**CONSIGNE**
Prolongez le texte sur le projet d'« impôt minimal différentiel » en reprenant juste après sa dernière phrase.

Alors que le gouvernement envisage la création d’un «impôt minimal différentiel», l’économiste Benoît Perrin dénonce une mesure qui fera fuir les créateurs de richesse.
Benoît Perrin est directeur général de Contribuables associés, association de défense des contribuables.
C’est en catimini que la ministre des Comptes publics Amélie de Montchalin révélait récemment son projet d’instauration d’un « impôt minimal différentiel ». Derrière ce terme savamment choisi se cache sans surprise un retour déguisé de l’impôt sur la fortune (ISF). Cette nouvelle prouesse administrative risque de faire entrer la fiscalité française dans une nouvelle ère d’absurdité. L’objectif ? S’assurer que les impôts payés atteignent au moins 0,5 % du patrimoine des contribuables les plus riches, hors biens professionnels. Autrement dit, si vous avez eu le malheur de travailler, d’épargner ou d’investir en France, il est temps de payer pour votre audace.
Derrière cette réforme prétendument « équitable » se cache une véritable usine à gaz. Quels seront les seuils exacts ? Qui sera réellement concerné ? Mystère. Mais une chose est certaine : pour s’y retrouver, l’administration fiscale va devoir embaucher des bataillons de contrôleurs et d’experts en décryptage de textes fiscaux. Si l’on s’aligne sur l’IFI (1,3 million d’euros de patrimoine net taxable), alors près de 170.000 foyers devront se soumettre à une nouvelle série de formulaires abscons et de calculs interminables. Et pour ceux dont le patrimoine est essentiellement immobilier ? Devront-ils vendre leur résidence principale ou certains actifs sous la pression d’une taxation toujours plus insatiable ? Faudra-t-il brader un appartement familial, liquider un terrain ou se séparer d’un bien hérité de plusieurs générations, simplement pour satisfaire l’administration fiscale ? L’histoire se répète : l’ISF avait déjà poussé certains contribuables «riches pauvres» à vendre leur résidence pour éviter de se retrouver étranglés, et voilà que l’on remet ça, comme si la première version n’avait pas suffi.

**EXTRAITS DES DONNÉES**
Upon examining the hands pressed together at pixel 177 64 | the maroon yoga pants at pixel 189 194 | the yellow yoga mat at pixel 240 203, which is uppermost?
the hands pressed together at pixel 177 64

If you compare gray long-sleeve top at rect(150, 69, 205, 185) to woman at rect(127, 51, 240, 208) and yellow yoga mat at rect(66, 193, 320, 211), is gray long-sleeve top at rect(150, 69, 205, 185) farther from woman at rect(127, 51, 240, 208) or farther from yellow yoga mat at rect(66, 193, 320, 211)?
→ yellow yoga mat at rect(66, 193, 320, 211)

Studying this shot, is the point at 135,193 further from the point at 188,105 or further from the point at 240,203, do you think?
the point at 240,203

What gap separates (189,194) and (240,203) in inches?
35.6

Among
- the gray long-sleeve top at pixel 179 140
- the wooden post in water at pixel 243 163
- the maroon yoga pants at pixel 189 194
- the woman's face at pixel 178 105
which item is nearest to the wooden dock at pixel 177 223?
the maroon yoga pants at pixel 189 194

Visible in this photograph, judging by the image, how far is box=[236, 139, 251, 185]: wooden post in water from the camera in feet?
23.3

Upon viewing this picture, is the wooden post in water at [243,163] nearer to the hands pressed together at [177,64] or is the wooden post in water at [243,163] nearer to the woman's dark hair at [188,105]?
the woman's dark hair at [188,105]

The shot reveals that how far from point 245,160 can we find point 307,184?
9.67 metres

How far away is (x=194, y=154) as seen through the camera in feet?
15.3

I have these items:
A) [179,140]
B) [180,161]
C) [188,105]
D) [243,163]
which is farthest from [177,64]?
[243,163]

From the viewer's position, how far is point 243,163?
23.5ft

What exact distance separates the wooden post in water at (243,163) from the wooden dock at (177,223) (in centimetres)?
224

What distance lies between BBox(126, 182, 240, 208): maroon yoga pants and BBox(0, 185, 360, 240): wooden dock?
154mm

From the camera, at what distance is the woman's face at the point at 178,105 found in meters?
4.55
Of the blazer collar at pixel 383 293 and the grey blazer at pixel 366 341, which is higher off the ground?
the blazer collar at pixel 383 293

**RÉPONSE**
Si l’objectif de cette mesure était d’instaurer une instabilité fiscale chronique, alors mission accomplie ! Depuis la suppression de l’ISF , l’investissement productif avait enfin repris des couleurs. Mais pourquoi encourager l’innovation et la prise de risque quand on peut, à la place, faire fuir les entrepreneurs et les investisseurs ? Après tout, la France n’a-t-elle pas déjà une longue tradition de taxation punitive ? Le plus savoureux dans cette affaire, c’est qu’Amélie de Montchalin s’oppose à la «taxe Zucman» de 2 % sur les patrimoines des très riches, votée par les députés, au motif qu’elle serait confiscatoire et inefficace. Mais dans le même temps, elle propose un impôt minimal différentiel qui repose sur la même logique de taxation patrimoniale, sous un habillage différent. Si la taxe Zucman est un repoussoir, pourquoi alors imposer un dispositif tout aussi complexe et punitif ? Ce double discours illustre parfaitement l’incohérence de la politique fiscale actuelle : on refuse une taxe affichée comme idéologique, tout en instaurant un prélèvement qui en reproduit les effets sous une autre forme. La seule différence : le vernis technocratique qui permet d’en masquer la véritable nature.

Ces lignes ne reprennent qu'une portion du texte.